The tension came up again Thursday on a number of occasions. Representatives of the CPC, Lisa Daugaard and Fe Lopez, were invited to sit on the Lynch's roundtable. They expressed obvious surprise when Murray did not verbally recognize them as a participant in the reform process. Daugaard at one point was seen shaking her head.
Additionally, while the roundtable itself was closed to media, CPC member Reverend Aaron Williams said the microphone skipped Lopez and Daugaard and they were not given an opportunity to address Lynch. When asked later about the tensions present within the CPC, Lynch said she only heard positive things from community representatives. For Williams, Lynch’s comments weren’t exactly helpful. “We need an honest discussion,” he said. “This was a lot of patting on the back.”
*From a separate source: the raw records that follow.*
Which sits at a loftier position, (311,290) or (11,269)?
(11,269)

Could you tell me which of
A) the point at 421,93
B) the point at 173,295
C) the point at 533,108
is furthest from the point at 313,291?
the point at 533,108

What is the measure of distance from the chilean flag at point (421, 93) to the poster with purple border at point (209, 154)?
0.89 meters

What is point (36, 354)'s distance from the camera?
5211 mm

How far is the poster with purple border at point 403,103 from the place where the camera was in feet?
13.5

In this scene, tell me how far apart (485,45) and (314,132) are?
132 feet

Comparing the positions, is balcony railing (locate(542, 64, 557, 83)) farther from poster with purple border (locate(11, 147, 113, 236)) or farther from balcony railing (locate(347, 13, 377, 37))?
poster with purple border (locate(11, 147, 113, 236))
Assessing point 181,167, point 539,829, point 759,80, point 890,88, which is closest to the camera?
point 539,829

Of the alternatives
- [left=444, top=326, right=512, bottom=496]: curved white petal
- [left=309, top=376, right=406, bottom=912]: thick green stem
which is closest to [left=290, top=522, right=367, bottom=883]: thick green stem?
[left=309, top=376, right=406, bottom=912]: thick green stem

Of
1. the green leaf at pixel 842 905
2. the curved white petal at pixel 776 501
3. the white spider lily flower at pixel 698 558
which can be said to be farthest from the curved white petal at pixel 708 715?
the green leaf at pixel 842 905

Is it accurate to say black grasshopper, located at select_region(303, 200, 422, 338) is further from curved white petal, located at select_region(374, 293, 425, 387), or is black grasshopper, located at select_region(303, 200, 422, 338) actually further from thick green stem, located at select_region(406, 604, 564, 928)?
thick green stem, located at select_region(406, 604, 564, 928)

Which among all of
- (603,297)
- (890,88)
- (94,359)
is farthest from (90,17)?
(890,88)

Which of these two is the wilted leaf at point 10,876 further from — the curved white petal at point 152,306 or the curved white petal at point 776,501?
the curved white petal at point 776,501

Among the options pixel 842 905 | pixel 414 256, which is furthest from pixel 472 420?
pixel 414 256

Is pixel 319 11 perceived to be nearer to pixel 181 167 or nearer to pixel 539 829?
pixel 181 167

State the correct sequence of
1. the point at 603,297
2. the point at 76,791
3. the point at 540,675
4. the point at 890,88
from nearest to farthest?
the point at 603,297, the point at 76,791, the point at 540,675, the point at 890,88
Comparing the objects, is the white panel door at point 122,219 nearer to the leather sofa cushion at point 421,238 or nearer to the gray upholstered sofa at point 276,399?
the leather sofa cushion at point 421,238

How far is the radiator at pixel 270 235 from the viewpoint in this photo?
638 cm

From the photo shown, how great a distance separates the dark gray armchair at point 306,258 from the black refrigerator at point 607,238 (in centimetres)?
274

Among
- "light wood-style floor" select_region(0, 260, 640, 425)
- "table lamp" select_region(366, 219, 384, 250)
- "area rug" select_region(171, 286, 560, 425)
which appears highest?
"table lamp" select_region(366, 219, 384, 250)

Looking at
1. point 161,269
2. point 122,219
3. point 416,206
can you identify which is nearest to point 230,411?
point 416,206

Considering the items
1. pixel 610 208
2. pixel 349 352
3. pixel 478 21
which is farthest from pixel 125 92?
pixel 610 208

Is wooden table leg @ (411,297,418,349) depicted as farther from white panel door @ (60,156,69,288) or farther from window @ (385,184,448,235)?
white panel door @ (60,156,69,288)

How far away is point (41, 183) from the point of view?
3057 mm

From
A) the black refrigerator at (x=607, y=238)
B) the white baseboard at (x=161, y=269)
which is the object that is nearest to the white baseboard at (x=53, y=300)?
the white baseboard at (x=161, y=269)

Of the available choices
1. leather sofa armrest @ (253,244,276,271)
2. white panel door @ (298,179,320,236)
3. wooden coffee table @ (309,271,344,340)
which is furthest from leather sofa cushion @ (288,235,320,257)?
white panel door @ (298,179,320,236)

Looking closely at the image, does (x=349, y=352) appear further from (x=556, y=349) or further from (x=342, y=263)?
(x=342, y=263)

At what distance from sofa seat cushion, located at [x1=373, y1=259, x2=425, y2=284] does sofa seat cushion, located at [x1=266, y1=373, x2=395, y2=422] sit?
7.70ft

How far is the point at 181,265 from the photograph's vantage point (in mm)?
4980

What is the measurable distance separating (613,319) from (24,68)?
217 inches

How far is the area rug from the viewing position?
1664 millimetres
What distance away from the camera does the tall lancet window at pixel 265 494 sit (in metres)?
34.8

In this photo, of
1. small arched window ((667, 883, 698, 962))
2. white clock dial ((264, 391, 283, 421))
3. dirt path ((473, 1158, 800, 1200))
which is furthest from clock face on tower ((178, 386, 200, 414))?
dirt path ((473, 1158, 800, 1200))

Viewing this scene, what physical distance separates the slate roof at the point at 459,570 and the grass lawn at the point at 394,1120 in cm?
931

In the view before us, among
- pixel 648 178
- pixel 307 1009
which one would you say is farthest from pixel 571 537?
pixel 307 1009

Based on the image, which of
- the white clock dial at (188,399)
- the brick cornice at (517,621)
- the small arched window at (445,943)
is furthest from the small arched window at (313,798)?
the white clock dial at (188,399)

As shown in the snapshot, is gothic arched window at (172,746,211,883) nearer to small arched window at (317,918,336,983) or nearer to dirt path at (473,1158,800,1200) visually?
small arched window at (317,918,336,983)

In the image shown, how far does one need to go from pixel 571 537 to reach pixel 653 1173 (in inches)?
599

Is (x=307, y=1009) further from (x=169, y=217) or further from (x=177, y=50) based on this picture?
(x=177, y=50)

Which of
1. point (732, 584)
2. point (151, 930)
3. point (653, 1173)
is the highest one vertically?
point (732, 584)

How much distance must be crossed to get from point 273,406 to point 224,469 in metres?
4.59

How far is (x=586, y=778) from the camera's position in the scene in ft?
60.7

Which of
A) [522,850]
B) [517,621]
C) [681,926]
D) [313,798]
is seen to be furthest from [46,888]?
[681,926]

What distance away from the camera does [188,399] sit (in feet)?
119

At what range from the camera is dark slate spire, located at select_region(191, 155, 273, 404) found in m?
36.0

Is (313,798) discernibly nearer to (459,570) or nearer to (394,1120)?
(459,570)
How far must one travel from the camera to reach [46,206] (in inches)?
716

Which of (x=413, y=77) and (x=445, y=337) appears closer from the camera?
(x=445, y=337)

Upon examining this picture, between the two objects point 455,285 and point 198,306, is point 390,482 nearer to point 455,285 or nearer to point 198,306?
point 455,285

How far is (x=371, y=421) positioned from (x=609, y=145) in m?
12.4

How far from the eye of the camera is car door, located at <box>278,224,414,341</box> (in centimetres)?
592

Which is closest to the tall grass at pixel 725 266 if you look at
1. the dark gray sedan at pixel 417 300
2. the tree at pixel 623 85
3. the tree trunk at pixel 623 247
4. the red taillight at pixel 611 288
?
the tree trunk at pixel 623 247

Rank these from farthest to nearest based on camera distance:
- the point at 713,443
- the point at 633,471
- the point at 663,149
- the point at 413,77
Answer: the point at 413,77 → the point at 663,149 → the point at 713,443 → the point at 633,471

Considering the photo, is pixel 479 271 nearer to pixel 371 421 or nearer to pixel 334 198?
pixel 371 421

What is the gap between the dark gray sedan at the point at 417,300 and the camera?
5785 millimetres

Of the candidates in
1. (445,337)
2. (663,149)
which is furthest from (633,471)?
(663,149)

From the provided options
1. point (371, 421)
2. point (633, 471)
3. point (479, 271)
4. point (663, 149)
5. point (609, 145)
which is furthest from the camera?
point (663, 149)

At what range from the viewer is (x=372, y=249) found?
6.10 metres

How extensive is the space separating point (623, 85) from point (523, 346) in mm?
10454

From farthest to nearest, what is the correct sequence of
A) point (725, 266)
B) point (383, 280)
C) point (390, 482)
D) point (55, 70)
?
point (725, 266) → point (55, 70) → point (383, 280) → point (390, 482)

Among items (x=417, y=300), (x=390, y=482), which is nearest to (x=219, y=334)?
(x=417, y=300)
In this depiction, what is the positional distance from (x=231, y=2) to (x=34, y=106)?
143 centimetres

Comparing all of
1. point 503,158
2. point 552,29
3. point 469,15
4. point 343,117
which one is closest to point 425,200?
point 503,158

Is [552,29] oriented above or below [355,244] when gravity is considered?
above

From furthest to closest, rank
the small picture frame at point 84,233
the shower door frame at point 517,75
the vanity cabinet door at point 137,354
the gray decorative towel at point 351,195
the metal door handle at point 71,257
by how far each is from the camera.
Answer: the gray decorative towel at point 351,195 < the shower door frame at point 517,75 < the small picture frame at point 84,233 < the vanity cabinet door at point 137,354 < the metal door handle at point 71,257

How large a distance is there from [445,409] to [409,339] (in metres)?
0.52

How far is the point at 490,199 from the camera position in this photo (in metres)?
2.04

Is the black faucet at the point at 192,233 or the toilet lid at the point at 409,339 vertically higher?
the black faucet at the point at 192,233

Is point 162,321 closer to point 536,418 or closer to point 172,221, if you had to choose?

Both incidents serve to strengthen the conviction of CPC members that their voices aren’t being heard. As a concrete example, Daugaard points to the momentum around body cameras, which the CPC opposes “until privacy, dignity and safety issues for witnesses and victims are addressed.”
The Seattle Police Department and the offices of the Mayor, City Attorney, U.S. District Attorney all deny that the CPC is being shut out. With regard to body cameras, Murray told Crosscut his office has been committed to rolling them out carefully. “We won’t rush,” he said. “We’ll get it right.”
“This isn’t a conflict,” he added, implying that outstanding concerns would be addressed.
Still, Daugaard maintains, “Under current law, we don’t believe there is a solution for those important issues [privacy and the like], no matter how carefully it’s done.”
The presence of national media such as NPR and Fox News at Thursday’s roundtable is a testament to the fact that the Seattle model is being watched. The police department has recently received several grants from the DOJ, including for human trafficking, $260,000 for "crime prevention coordinators," and $500,000 to fight gun violence. Lynch, though, didn’t tip her hand with regards to what, if anything, might change with regards to the overall structure of DOJ-led reform. By all appearances she’ll leave town with a positive view — something that, whatever the skepticism of the CPC, will be a point of pride for Murray and O’Toole.